BDSP'den basın açıklaması

Duruşma öncesinde BDSP adliye önünde basın açıklaması gerçekleştirerek Karadağ cinayeti davasının takipçisi olduğunu bir kez daha yineledi. Ulucanlar katliamının 12. yıldönümüne denk gelen duruşmada devrimci kanı dökenlerin hesap vermekten kurtulamayacağı dile getirildi.

Adliye önünde toplanan kitle, “Karadağ cinayeti aydınlatılsın / Katiller yargılansın!” ve “Yaşasın Ulucanlar direnişimiz! Devrmciler ölmez devrim davası yenilmezdir” pankartlarını açtı. Kızıl flamalarla Alaattin Karadağ’ın fotoğraflarını taşıdı.

Basın açıklamasında Alaattin Karadağ’ın katledilmesinin ardından gelişen yargı sürecine değinildi.
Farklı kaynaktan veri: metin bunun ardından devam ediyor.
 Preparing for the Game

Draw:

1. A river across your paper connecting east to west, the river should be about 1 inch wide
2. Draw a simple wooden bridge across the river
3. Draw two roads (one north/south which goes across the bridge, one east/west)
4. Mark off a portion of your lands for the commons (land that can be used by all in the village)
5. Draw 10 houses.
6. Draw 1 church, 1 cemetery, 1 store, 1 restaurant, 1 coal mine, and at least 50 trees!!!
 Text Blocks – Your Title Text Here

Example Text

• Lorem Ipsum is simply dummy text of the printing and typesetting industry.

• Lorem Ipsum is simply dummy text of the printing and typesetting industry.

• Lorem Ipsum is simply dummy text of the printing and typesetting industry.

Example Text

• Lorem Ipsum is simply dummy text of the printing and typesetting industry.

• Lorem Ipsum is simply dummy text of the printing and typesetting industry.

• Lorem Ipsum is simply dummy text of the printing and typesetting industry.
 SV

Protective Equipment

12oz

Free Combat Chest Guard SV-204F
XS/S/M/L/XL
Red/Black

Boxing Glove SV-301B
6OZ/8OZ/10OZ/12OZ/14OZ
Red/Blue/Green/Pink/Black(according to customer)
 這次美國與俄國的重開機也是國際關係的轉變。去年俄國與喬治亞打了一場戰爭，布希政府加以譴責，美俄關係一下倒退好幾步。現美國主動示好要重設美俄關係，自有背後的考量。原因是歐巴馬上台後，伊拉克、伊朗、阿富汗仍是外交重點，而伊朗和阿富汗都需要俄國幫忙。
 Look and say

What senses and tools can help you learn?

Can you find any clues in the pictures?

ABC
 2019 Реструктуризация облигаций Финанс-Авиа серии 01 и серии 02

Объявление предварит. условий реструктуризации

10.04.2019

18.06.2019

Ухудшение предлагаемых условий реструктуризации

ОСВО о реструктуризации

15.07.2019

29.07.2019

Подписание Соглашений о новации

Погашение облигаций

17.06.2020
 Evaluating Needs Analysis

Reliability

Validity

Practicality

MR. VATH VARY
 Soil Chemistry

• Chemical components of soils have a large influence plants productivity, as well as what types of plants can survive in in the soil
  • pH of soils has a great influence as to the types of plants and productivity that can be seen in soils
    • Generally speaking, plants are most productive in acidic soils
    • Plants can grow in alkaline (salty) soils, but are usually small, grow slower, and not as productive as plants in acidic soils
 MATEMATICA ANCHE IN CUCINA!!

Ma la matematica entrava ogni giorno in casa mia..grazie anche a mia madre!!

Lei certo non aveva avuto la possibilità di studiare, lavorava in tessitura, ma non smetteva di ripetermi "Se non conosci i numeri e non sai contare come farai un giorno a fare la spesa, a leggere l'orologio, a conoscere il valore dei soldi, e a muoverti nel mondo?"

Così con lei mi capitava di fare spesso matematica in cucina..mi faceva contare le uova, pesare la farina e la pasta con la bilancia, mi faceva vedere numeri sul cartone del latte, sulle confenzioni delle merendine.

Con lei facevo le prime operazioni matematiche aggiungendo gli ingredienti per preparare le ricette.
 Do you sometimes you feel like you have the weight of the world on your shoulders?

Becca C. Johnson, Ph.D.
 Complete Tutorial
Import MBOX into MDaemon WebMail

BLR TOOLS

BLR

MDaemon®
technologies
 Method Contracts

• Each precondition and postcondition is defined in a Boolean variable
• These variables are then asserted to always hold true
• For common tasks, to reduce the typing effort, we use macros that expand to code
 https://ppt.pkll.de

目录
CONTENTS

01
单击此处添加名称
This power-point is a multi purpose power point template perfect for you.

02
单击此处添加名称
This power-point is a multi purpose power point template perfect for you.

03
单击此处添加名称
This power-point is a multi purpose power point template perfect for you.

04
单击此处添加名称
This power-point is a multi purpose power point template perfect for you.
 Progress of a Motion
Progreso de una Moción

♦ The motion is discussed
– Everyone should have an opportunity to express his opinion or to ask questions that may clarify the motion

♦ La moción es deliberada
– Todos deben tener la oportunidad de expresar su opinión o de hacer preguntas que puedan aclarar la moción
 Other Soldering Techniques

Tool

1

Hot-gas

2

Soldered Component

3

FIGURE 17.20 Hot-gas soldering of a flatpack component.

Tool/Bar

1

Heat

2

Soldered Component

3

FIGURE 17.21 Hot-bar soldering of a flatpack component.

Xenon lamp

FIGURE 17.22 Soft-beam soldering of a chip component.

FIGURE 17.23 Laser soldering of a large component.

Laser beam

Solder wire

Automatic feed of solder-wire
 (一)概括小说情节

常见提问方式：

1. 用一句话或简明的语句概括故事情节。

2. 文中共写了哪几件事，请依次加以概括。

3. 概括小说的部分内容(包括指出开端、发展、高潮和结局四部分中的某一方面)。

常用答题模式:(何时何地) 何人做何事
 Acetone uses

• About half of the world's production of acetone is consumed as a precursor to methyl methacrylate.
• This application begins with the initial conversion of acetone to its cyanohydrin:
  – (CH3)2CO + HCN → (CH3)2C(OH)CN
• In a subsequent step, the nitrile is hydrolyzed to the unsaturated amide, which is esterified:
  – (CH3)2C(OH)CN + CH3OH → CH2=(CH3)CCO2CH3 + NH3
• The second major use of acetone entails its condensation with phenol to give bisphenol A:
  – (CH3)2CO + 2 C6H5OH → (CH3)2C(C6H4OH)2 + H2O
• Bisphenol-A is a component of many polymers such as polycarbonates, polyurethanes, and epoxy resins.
Katletmeye programlanmış polislerin aynı düzenin mahkemelerince sistematik biçimde aklandığı ifade edilerek soruşturma ve yargılama süreci aktarıldı. Mahkemenin kararı ne olursa olsun, katil polislerden ve katliamcı düzenden mutlaka hesap sorulacağı söylendi. Açıklamada Ulucanlar katliamına da vurgu yapıldı.

Açıklamanın ardından kitle adliye önünde oturma eylemine geçti. BDSP’liler sloganlar, marşlar, Ulucanlar katliamını ve polis terörünü teşhir eden konuşmalarla duruşmanın sona ermesini bekledi.